- Plastic model kit, assembly & paint required
- 637 Pieces; 32 sprues, hulls & decks (aircraft: F6F, TBF, SB2C, SBD)
- Approximate dimensions: 13.29” L x 2.49” W
- Box dimensions: 16.6” L x 5.6” W x 2.3” H
- Recommend for 12 years and above.
USS Yorktown (CV/CVA/CVS-10) is one of the 24 Essex-class aircraft carriers built for the United States Navy during World War II. Initially intended to be named Bonhomme Richard, she was renamed Yorktown while still under construction, in honor of the Yorktown-class carrier USS Yorktown (CV-5), which was sunk at the Battle of Midway. She is the fourth U.S. Navy ship to carry the name, with previous vessels named after the 1781 Battle of Yorktown. Commissioned in April 1943, Yorktown participated in multiple Pacific Theater campaigns, earning 11 battle stars and the Presidential Unit Citation.

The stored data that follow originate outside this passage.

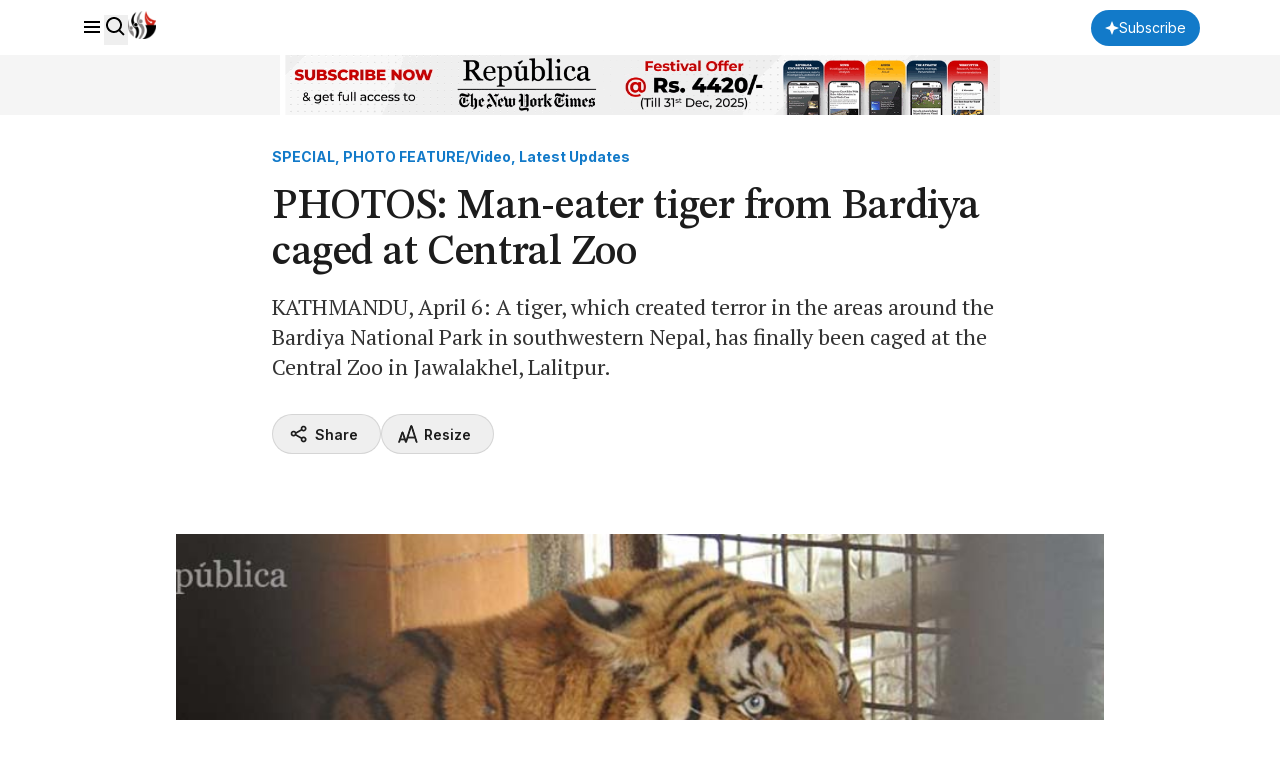

--- FILE ---
content_type: text/html; charset=utf-8
request_url: https://www.google.com/recaptcha/api2/aframe
body_size: 173
content:
<!DOCTYPE HTML><html><head><meta http-equiv="content-type" content="text/html; charset=UTF-8"></head><body><script nonce="q1cYE448saqpCwCYUwZUNg">/** Anti-fraud and anti-abuse applications only. See google.com/recaptcha */ try{var clients={'sodar':'https://pagead2.googlesyndication.com/pagead/sodar?'};window.addEventListener("message",function(a){try{if(a.source===window.parent){var b=JSON.parse(a.data);var c=clients[b['id']];if(c){var d=document.createElement('img');d.src=c+b['params']+'&rc='+(localStorage.getItem("rc::a")?sessionStorage.getItem("rc::b"):"");window.document.body.appendChild(d);sessionStorage.setItem("rc::e",parseInt(sessionStorage.getItem("rc::e")||0)+1);localStorage.setItem("rc::h",'1768989574551');}}}catch(b){}});window.parent.postMessage("_grecaptcha_ready", "*");}catch(b){}</script></body></html>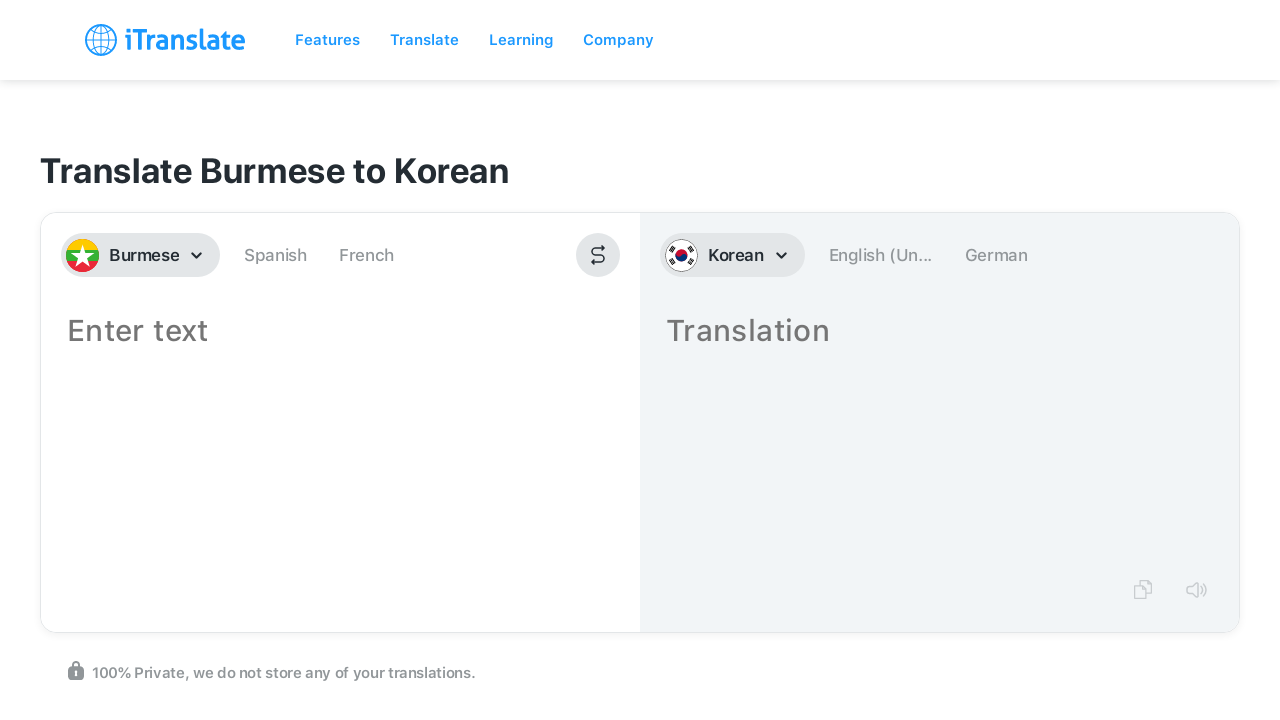

--- FILE ---
content_type: image/svg+xml
request_url: https://itranslate-webapp-production.web.app/images/my.svg
body_size: 92
content:
<?xml version="1.0" encoding="UTF-8"?>
<svg width="180px" height="180px" viewBox="0 0 180 180" version="1.1" xmlns="http://www.w3.org/2000/svg" xmlns:xlink="http://www.w3.org/1999/xlink">
    <!-- Generator: Sketch 61 (89581) - https://sketch.com -->
    <title>Overrides/Languages/my</title>
    <desc>Created with Sketch.</desc>
    <defs>
        <circle id="path-1" cx="90" cy="90" r="90"></circle>
    </defs>
    <g id="Overrides/Languages/my" stroke="none" stroke-width="1" fill="none" fill-rule="evenodd">
        <g id="my">
            <mask id="mask-2" fill="white">
                <use xlink:href="#path-1"></use>
            </mask>
            <use id="Mask" fill="#DE2910" xlink:href="#path-1"></use>
            <g id="Shapes" mask="url(#mask-2)">
                <g transform="translate(-45.000000, 0.000000)">
                    <g id="Rectangle-path-+-Rectangle-path-+-Rectangle-path" stroke-width="1" fill="none">
                        <rect id="Rectangle-path" fill="#FECB00" x="0" y="0" width="270" height="90"></rect>
                        <rect id="Rectangle-path" fill="#EA2839" x="0" y="90" width="270" height="90"></rect>
                        <rect id="Rectangle-path" fill="#34B233" x="0" y="60" width="270" height="60"></rect>
                    </g>
                    <polygon id="Star" fill="#FFFFFF" points="135.5 123.15 95.8244955 152.108647 111.105401 105.426286 71.3036852 76.6413529 120.423308 76.7487144 135.5 30 150.576692 76.7487144 199.696315 76.6413529 159.894599 105.426286 175.175505 152.108647"></polygon>
                </g>
            </g>
        </g>
    </g>
</svg>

Decommissioned shortly after World War II, Yorktown was modernized and recommissioned as an attack carrier (CVA) in February 1953, serving notably during the Korean War. Further modernized with a canted deck, she became an anti-submarine carrier (CVS) and served extensively in the Pacific, including during the Vietnam War, where she earned five battle stars. The carrier also served as the recovery ship for the December 1968 Apollo 8 space mission, the first crewed mission to orbit the Moon, and was featured in the 1970 film "Tora! Tora! Tora!" and the 1984 science fiction film "The Philadelphia Experiment."
Yorktown was decommissioned in 1970 and became a museum ship in 1975 at Patriots Point in Mount Pleasant, South Carolina, where she was designated a National Historic Landmark.